Исходный фрагмент:
▼▼▼
Прометей был первым мятежником-богоборцем, кто своим даром породил у людей «мятежные вопросы» и такие же запросы. Много позднее, по крайней мере на европейских читателей Гёте и Байрона (в числе которых были, конечно, и положительные герои гончаровского «Обломова») подобным искушением действовали и литературные Фауст и Манфред, по этой же причине, видимо, причисленные Штольцем также к титанам (с. 358).
Итак, и упоминание в анализируемой сцене «Обломова» древнего культурного героя, титана Прометея, подкрепляет наше предположение: Ольга действительно задумалась о тайне человеческой смерти и о праве людей и их счастья на физическое бессмертие. Иначе говоря, о праве человека стать равным бесконечной и вечной Природе и самой Вселенной, стихии которых для людей античности совокупно олицетворялись языческими богами и богоподобными титанами, а в новое время неудержимо влекли к себе взоры таких титанических личностей, как Фауст Гёте и Манфред Байрона. Однако для изначально смертных, следовательно, конечных людей равенство с бесконечными и вечными Природой и Вселенной изначально же и невозможно; отсюда «ужас», «тревога» и «тоска» того из них, кто всем существом своим проникся этим воистину титаническим вопросом и противоречием. Вместе с тем самая способность к таким вопросам и запросам — правы Штольц и явно солидарный здесь со своим героем Гончаров! — суть те «избыток, роскошь жизни», которые даются лишь людям, свободным от насущных материальных и социальных забот, ибо эти вопросы и запросы «не родятся среди жизни обыденной» и посещают лишь избранных, в то время как «толпы идут и не знают их» (с. 358). В строй этих избранных, для которых последние (в значении высшие, непреходящие) проблемы и устремления человечества стали первыми, по праву вступает и положительная героиня «Обломова».
По мысли Гончарова, Ольга, познавшая «мятежные вопросы» человеческого бытия, тем самым постигла и красоту великого гуманистического дерзания; а Штольц, объяснивший, со ссылкой на Прометея, Макбета и Фауста, природу ее грусти, вполне основательно приобщил ее носительницу к мифологическим и литературным титанам. И не оттого ли, выслушав мужа, Ольга, говорит романист, «как безумная, бросилась к нему в объятья и как вакханка (т. е. будто древняя поклонница языческого бога Диониса-Вакха, знаками которого служили и те виноград и плющ, что „сверху донизу“ покрывали крымский коттедж Штольцев. — В.Н.), в страстном забытьи замерла на мгновенье (вот оно, важнейшее художественное понятие и „Фауста“ Гёте! — В.Н.), обвив ему шею руками» (с. 358)?!
▲▲▲
Блок данных:
▼▼▼
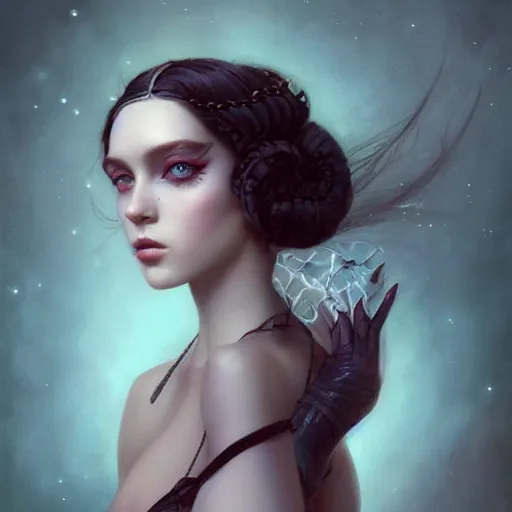 Prompt: tom bagshaw portrait, very beautiful dollpunk in a full dress, professionally retouched, perfect blue eyes, ultra realistic soft painting, floating long hair, soft facial traits, perfectly detailed linework, symmetrical accurate intricate features, highly detailed, artstation, sharp focus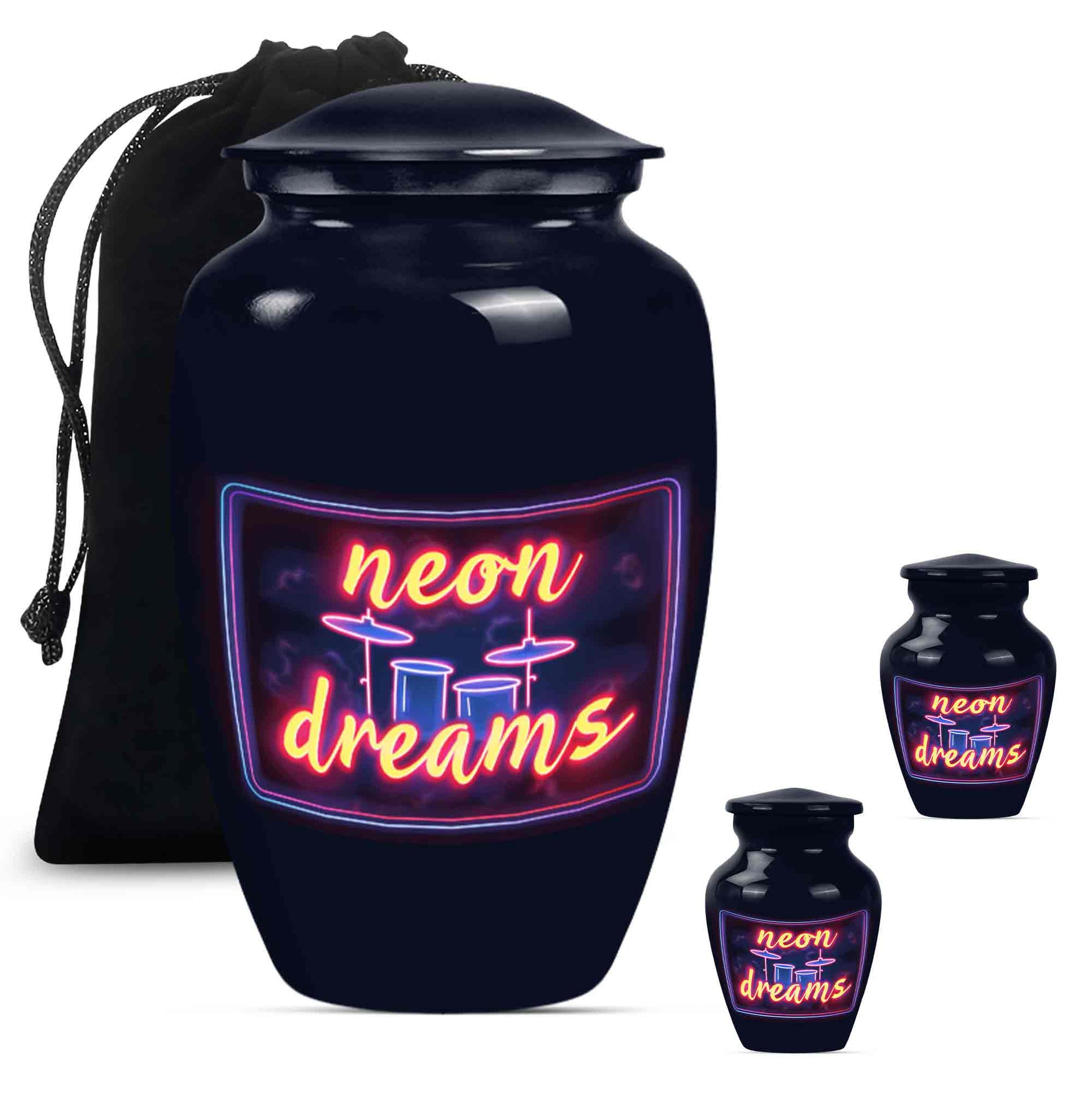 Drums And Music Theme Large Urn With 2 Keepsake Urn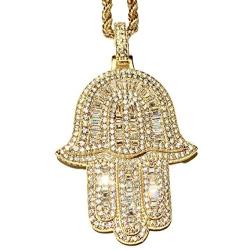 Shop-iGold Hamsa Evil Eye Protector Men Women 925 Italy Gold Finish Iced Silver Charm Pendant Stainless Steel Real 3 mm Rope Chain, Mans Jewelry, Iced Pendant, Rope Necklace 16''- 24''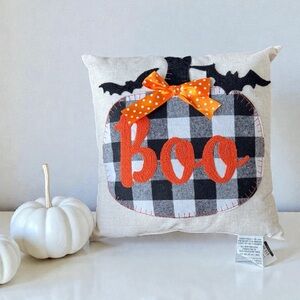 Halloween Boo Pillow with Orange and Black Design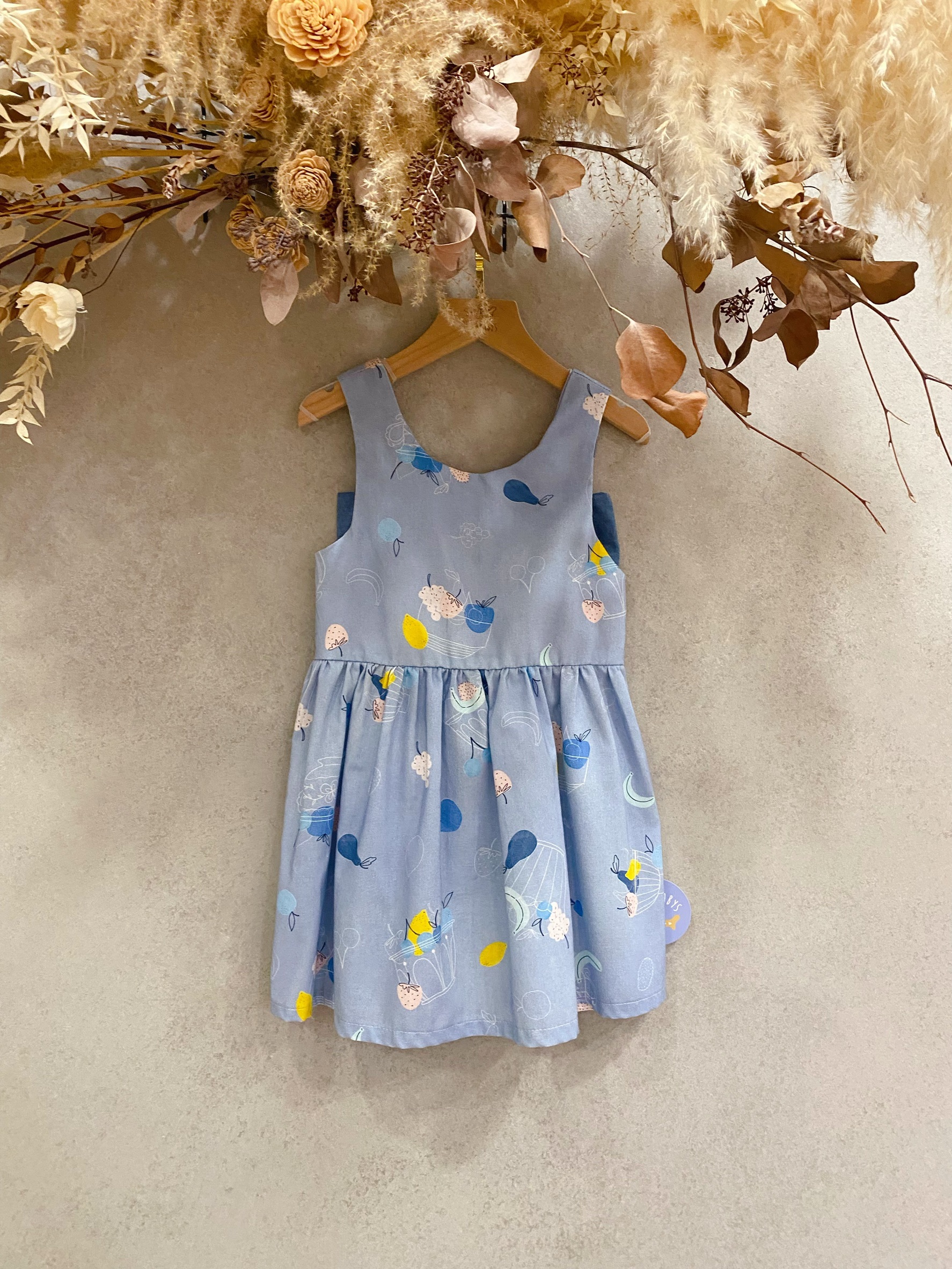 藍聖代 背蝴蝶結洋裝(120)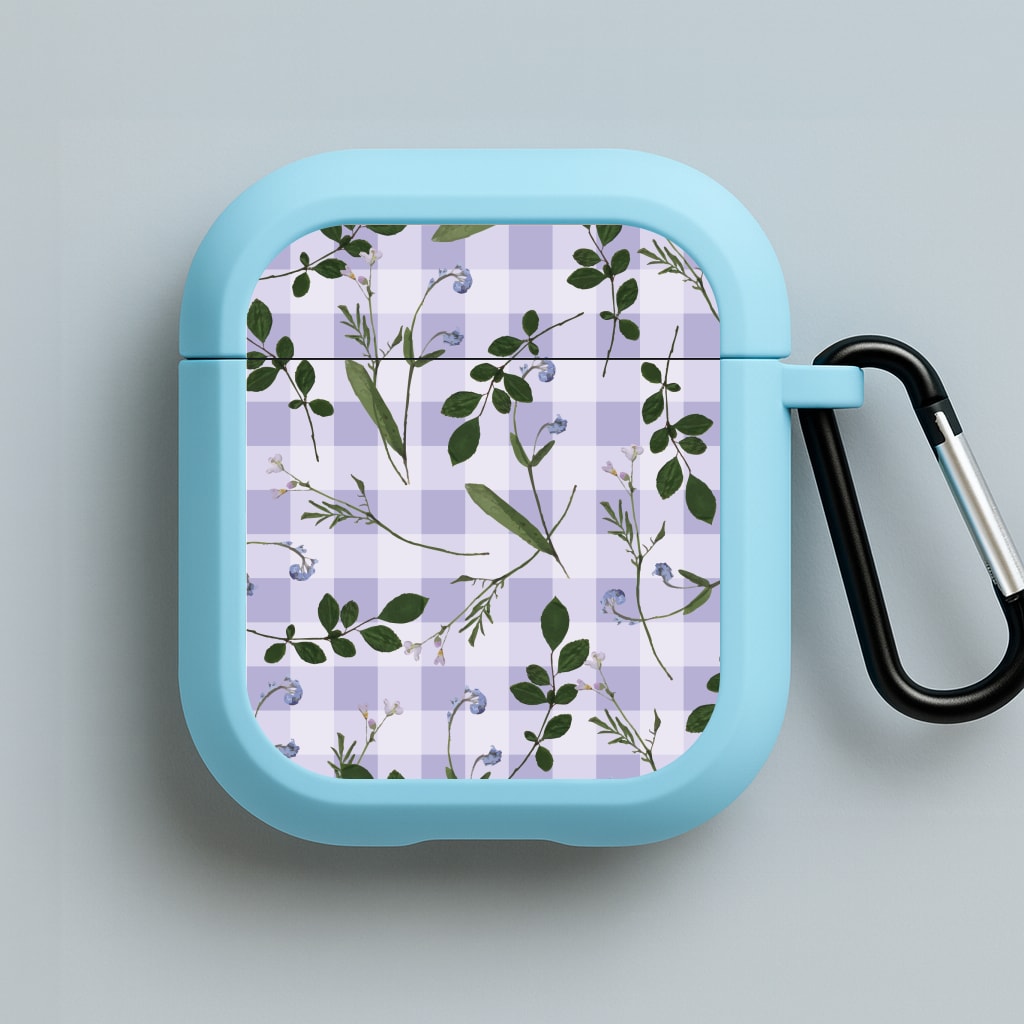 Checkered Pressed Flowers Pattern Blue AirPods Case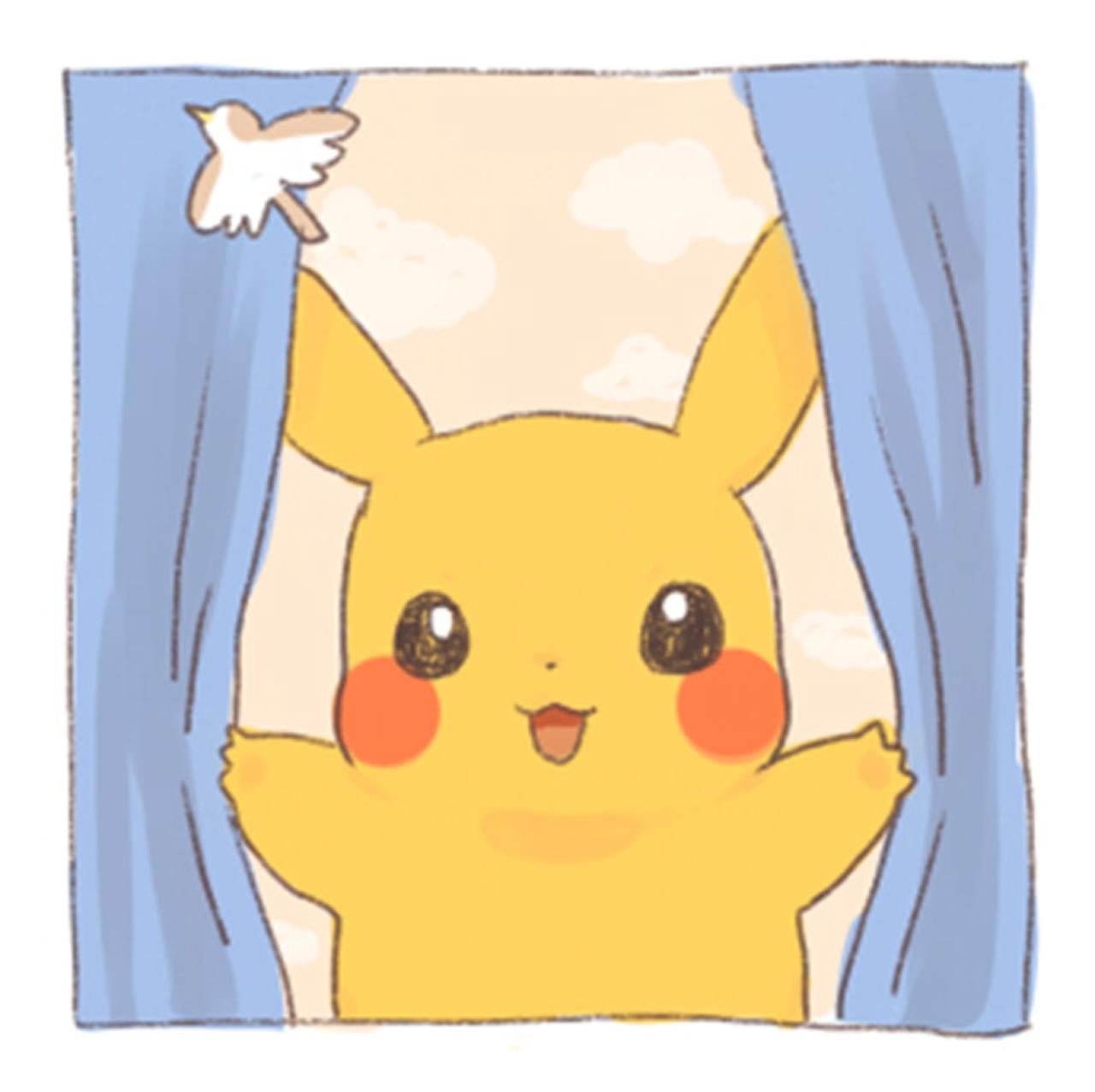 清晨推开窗户的皮卡丘头像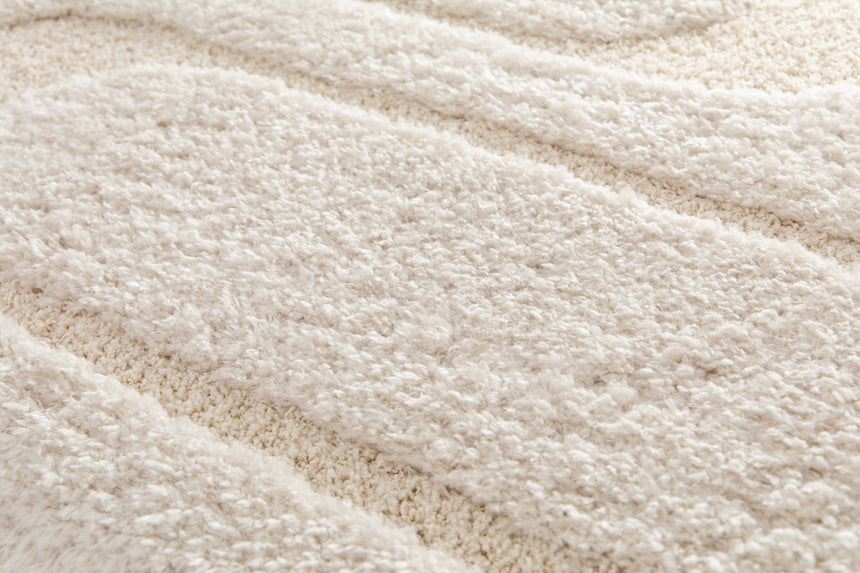 Soft and thick embossed rug in recycled polyester CALLIGRAMME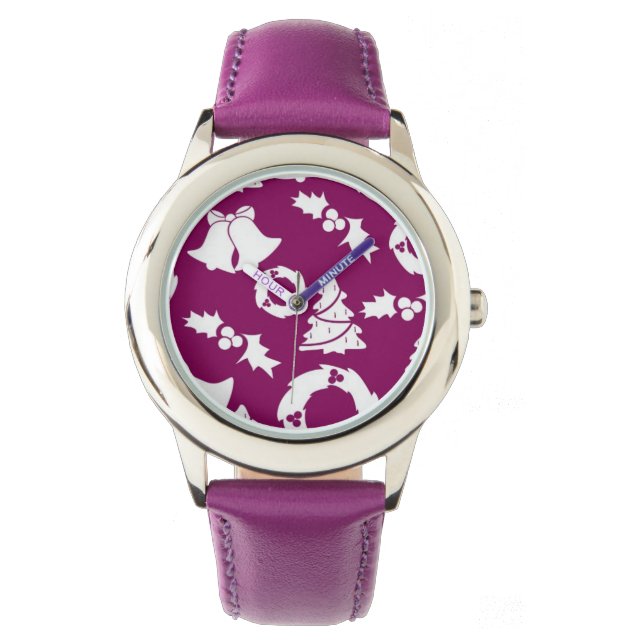 Purple Christmas Pattern Watch (Front)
▲▲▲
Что сделать: Повторите дословно из фрагмента об «Обломове» всё, начиная со слов «Прометей был первым» и вплоть до слов «титанам (с. 358).». Опирайтесь только на фрагмент об «Обломове».

Решение задачи:
Прометей был первым мятежником-богоборцем, кто своим даром породил у людей «мятежные вопросы» и такие же запросы. Много позднее, по крайней мере на европейских читателей Гёте и Байрона (в числе которых были, конечно, и положительные герои гончаровского «Обломова») подобным искушением действовали и литературные Фауст и Манфред, по этой же причине, видимо, причисленные Штольцем также к титанам (с. 358).